Глаза Эль-Кадура без труда различали в темноте горы непогребенных трупов, которых с жадностью пожирали стаи собак, изголодавшихся за долгие месяцы осады.
Несколько раз Эль-Кадуру удалось отбиться от атак одичавших псов, которые были словно бешеные, причем некоторые нападали так свирепо, что пришлось пустить в ход ятаган. Он быстро добрался до широкой площади перед церковью Святого Марка, точной копией знаменитого венецианского собора, только поскромнее и поменьше.
Возле костров расположились биваком человек сто вооруженных до зубов янычар. Они курили, болтали, а по углам площади и перед домами, чудом уцелевшими после шквального огня мусульманской артиллерии, стояли часовые.

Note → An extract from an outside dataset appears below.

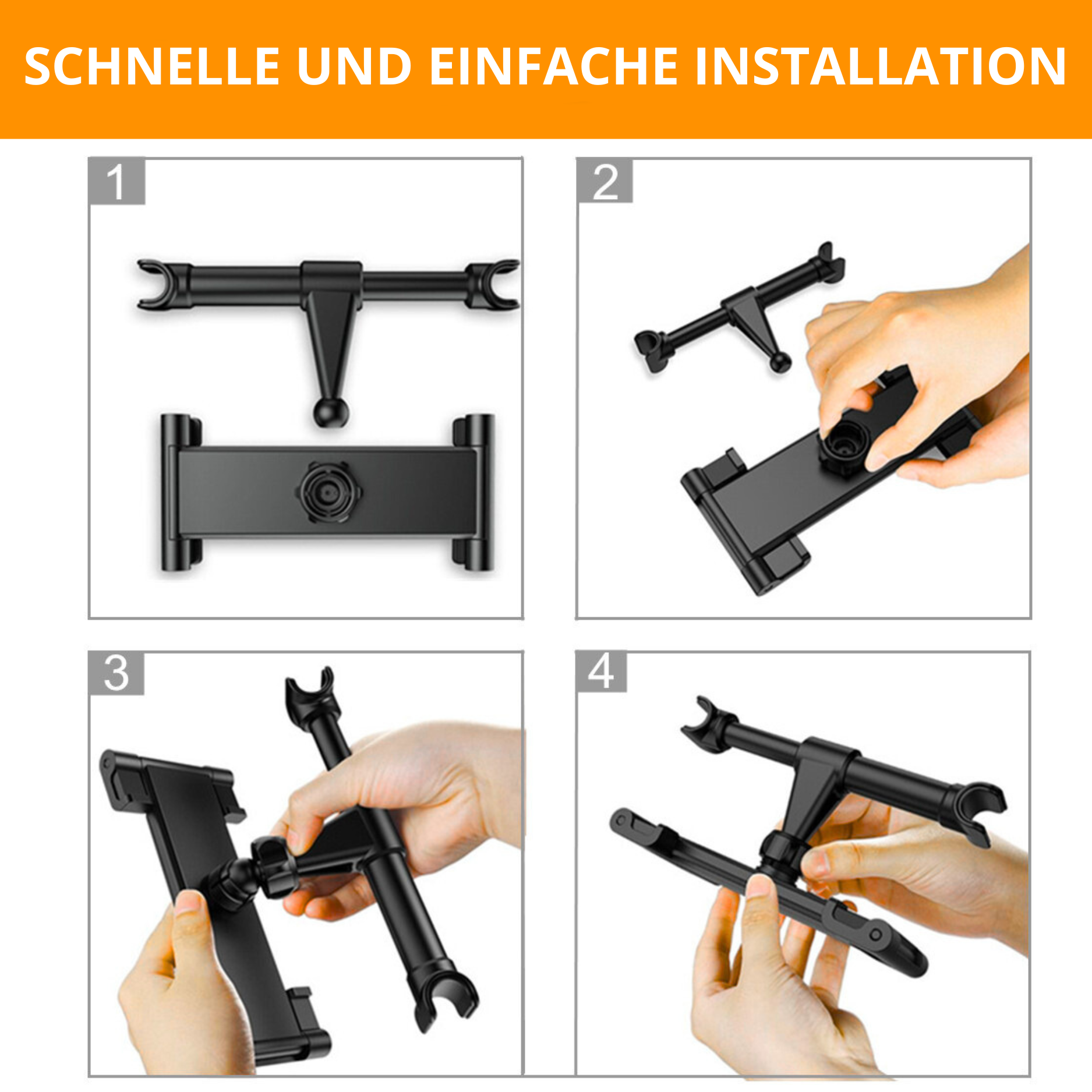 SCHNELLE UND EINFACHE INSTALLATION

1

2

3

4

На ступенях церкви сидел албанец. Заметив араба, он наставил на него мушкет с зажженным фитилем и спросил:
– Ты кто и куда идешь?
– Ты же прекрасно видишь, что я араб, а не христианин, – ответил тот. – Я солдат паши Хусейна.
– А что тебе здесь надо?
– Мне надо передать срочный приказ Дамасскому Льву. Можешь сказать, где он расположился?
– Кто тебя послал?
– Мой паша.
– Я не знаю, Мулей-эль-Кадель, может, уже спит.
– Но еще нет и девяти.
– Он пока не оправился от раны. Но я тебя пропущу. Он расположился в одном из этих домов.
Часовой загасил фитиль своей аркебузы[6], закинул оружие за плечо и направился к маленькому, невзрачному домику со стенами, изрытыми снарядами и бомбами мусульман. Перед домом дежурили двое чернокожих рабов геркулесового телосложения и две огромные арабские собаки.
– Разбудите вашего хозяина, если он уже отдыхает, – сказал албанец двум часовым. – Здесь посланец паши Хусейна, он хочет с ним поговорить.
– Хозяин еще не спит, – ответил один из рабов, подозрительно взглянув на араба.
– Тогда иди предупреди его. С пашой шутки плохи, да к тому же он водит дружбу с великим визирем.
Один из рабов вошел в дом, а второй остался на пороге вместе с псами. Немного погодя первый вышел и сказал арабу:
– Иди за мной, господин тебя ждет.
Эль-Кадур сжал под плащом рукоять ятагана и решительно шагнул в дом, готовый на все, даже убить сына могущественного паши Дамаска в случае опасности.
Турок ждал его в одной из комнат первого этажа, очень скромно обставленной и освещенной всего одним факелом, вставленным в оплетенную глиняную бутыль. Он был бледен, рана еще не полностью зажила, но все равно он был неотразимо красив – с огромными черными глазами, достойными озарить лицо любой из гурий магометанского рая, и изящно закрученными усиками.
Хотя он еще не оправился от раны, на нем была сверкающая стальная кольчуга, перетянутая на бедрах голубой перевязью, на которой висели сабля и богато убранный ятаган с золотой рукоятью, украшенной бирюзой.
– Кто ты такой? – спросил он араба, сделав рабу знак удалиться.
– Мое имя ни о чем тебе не скажет, – ответил араб. – Меня зовут Эль-Кадур.
– Мне кажется, я тебя уже где-то видел.
– Возможно.
– Тебя послал Хусейн-паша?
– Нет, я соврал.
Мулей-эль-Кадель отступил на два шага, быстро схватившись за рукоять сабли, но не вытащил ее из ножен.
Эль-Кадур жестом успокоил его и быстро проговорил:
– Не думай, что я пришел сюда посягнуть на твою жизнь.
– Тогда почему ты солгал?
– Потому что иначе ты бы меня не принял.
– Что же заставило тебя воспользоваться именем паши Хусейна? Кто тебя послал?
– Женщина, которой ты обязан жизнью, – со значением ответил Эль-Кадур.
– Женщина?! – удивленно вскрикнул турок.
– Вернее, благородная дама-христианка, принадлежащая к высшей итальянской знати.
– И я обязан ей жизнью?
– Да, Мулей-эль-Кадель.
– Да ты сошел с ума. Я никогда не был знаком ни с одной итальянской аристократкой, и ни одна женщина никогда не спасала мне жизнь. Дамасский Лев способен спасти себя сам, не прибегая ни к чьей помощи.